Exemption of Income from Sale of Crypto-assets in the Czech Republic
European Regulation 2023/1114 on markets in crypto-assets (MiCA or the Markets in Crypto-assets Regulation) represents a major breakthrough in the regulation of the cryptocurrency market by the European Union. The regulation was approved in 2023 and aims to create a regulated framework for the provision and offering of services related to selected crypto-assets and investor protection in EU Member States. The Czech Republic recently implemented the regulation into its legal system and in this context it also adopted tax regulation of crypto-assets for the first time in its history.
The taxation of crypto-assets was not previously specifically regulated in the Czech Republic, so income from the sale of crypto-assets was always taxed regardless of the investor, the period crypto-assets were held for and the amount of income from their sale.
An amendment to the Income Taxes Act effective as of 15 February 2025 provides two options for the exemption of income from the sale of crypto-assets for natural persons – non-entrepreneurs and thus puts crypto-assets on the same level as securities in this respect. However, the exemption only applies to crypto-assets not included in business assets. If crypto-assets are used in the course of business, income from their sale remains subject to standard taxation without any possibility of exemption.
Small investors will appreciate the introduction of a value limit of CZK 100 th of gross revenue from the sale of crypto-assets per year. Provided an investor does not exceed this annual limit, income from the sale of crypto-assets will be exempt from income tax.

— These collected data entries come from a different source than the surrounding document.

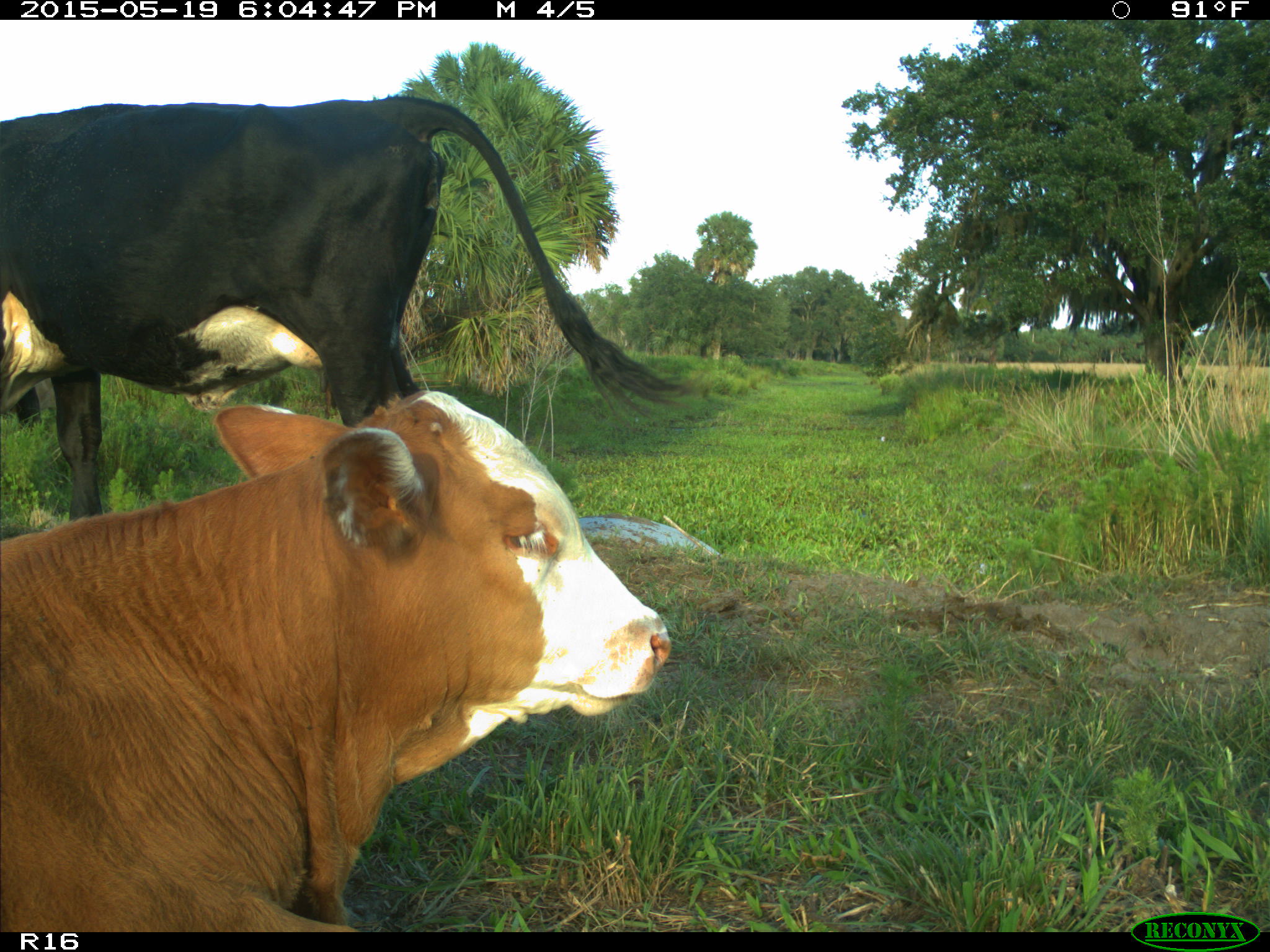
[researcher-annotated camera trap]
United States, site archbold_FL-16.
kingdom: Animalia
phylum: Chordata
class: Mammalia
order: Artiodactyla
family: Bovidae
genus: Bos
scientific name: Bos taurus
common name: domestic cow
Bos taurus (domestic cow).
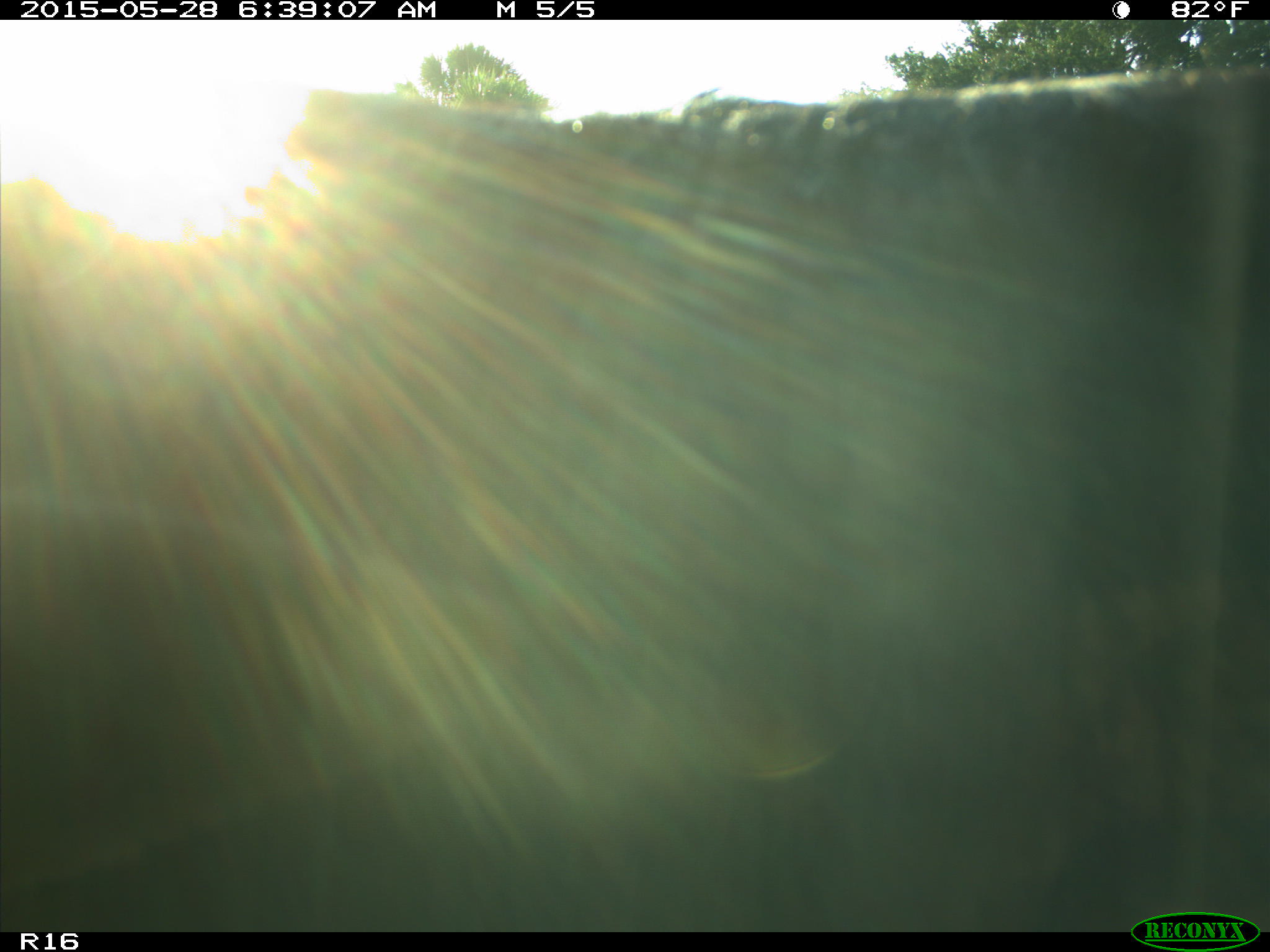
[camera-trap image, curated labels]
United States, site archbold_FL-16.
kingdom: Animalia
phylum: Chordata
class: Mammalia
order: Artiodactyla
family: Bovidae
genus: Bos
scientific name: Bos taurus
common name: domestic cow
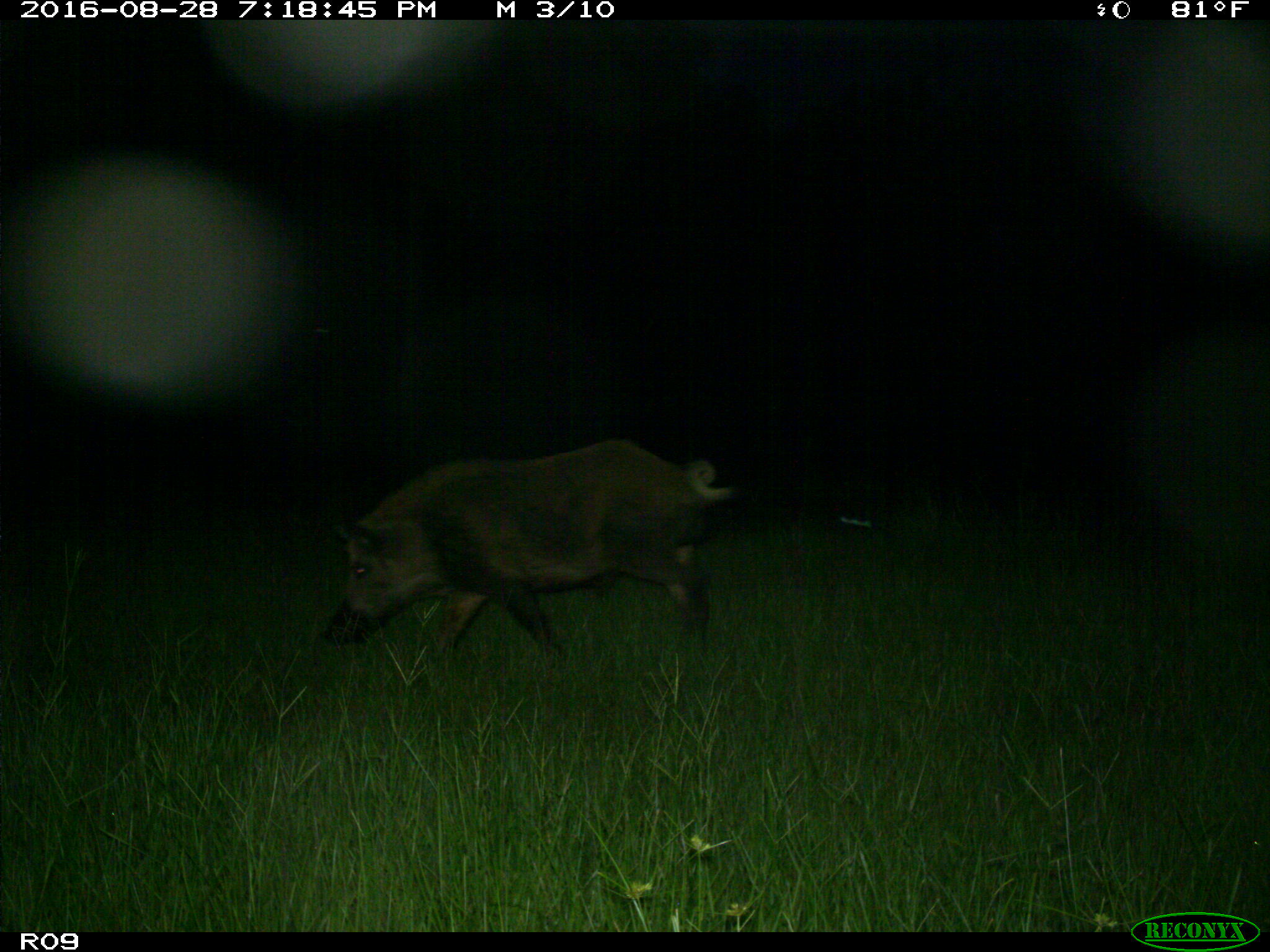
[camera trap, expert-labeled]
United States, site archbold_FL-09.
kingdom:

In addition, income from the sale of crypto-assets held by an investor for more than three years is exempt. The exemption applies to total gross income from the sale of crypto-assets up to CZK 40 m. We would like to point out that the exemption threshold of CZK 40 m is now common for income from the sale of securities and crypto-assets.
Another important change is that exchanging crypto-assets (for example, during a protocol update) does not interrupt the running of the exemption time test.
Income from the sale of crypto-assets may be realised on such form of crypto-assets that do not enjoy the benefits of the Income Taxes Act. We therefore recommend that you always check the type of asset in relation to taxes.
We would like to inform you that the new exemptions described above will unfortunately not be applicable to income from the sale of crypto-assets realised before the act’s effective date, i.e. before 14 February 2025.
Change to Time of Taxation of Employee Shares
There were several changes to the taxation of employee shares in the Czech Republic in 2024.
Income from an employee stock option plan has always been treated as employment income in the Czech Republic. The law specifies exactly when this income is to be taxed, and the payment of social security and health insurance contributions is linked to taxation.
It is the moment of taxation that changed in 2024; it shifted to the future, as the legislation introduced the principle of “no tax before cash”. Therefore, taxes were to be paid on shares received in 2024 and thereafter in most cases only when an employee monetized his/her shares and had the means to pay for them. However, in practice, this principle brought significant problems of registration and, in particular, interpretation, primarily for employees changing their tax domicile.
At the same time, a legislative oversight led to a situation where the deferral of taxation did not apply in the first half of 2024 to health and social insurance. This meant that income from a stock plan was not taxed for an employee, but insurance premiums had to be paid on it. The payment of tax and insurance premiums was only unified on 1 July 2024.
An amendment to the act currently before the Senate brings back the original taxation rules, i.e. tax and insurance premiums should be paid again at the moment shares are received. The old rules can be applied retrospectively for 2024 and part of 2025 before the amendment’s effective date.
The principle of deferred taxation and payment of insurance premiums will remain in the act, but only as a voluntary option for an employer. It will have to inform its tax administrator of the choice of scheme, for the first time by the end of the second month following the amendment’s entry into force.
The amendment was originally planned to take effect on 1 January 2025, but due to the drawn-out legislative process, it will not take effect until after the start of 2025, on the first day of the first calendar month following the date of the act’s publication in the Collection of Laws.
The expected Methodological Instruction of the General Financial Directorate should remove the interpretation ambiguities related in particular to settlement for 2024 and part of 2025 and the Czech Social Security Administration should also comment on the issue of insurance premiums. We will continue to monitor the situation.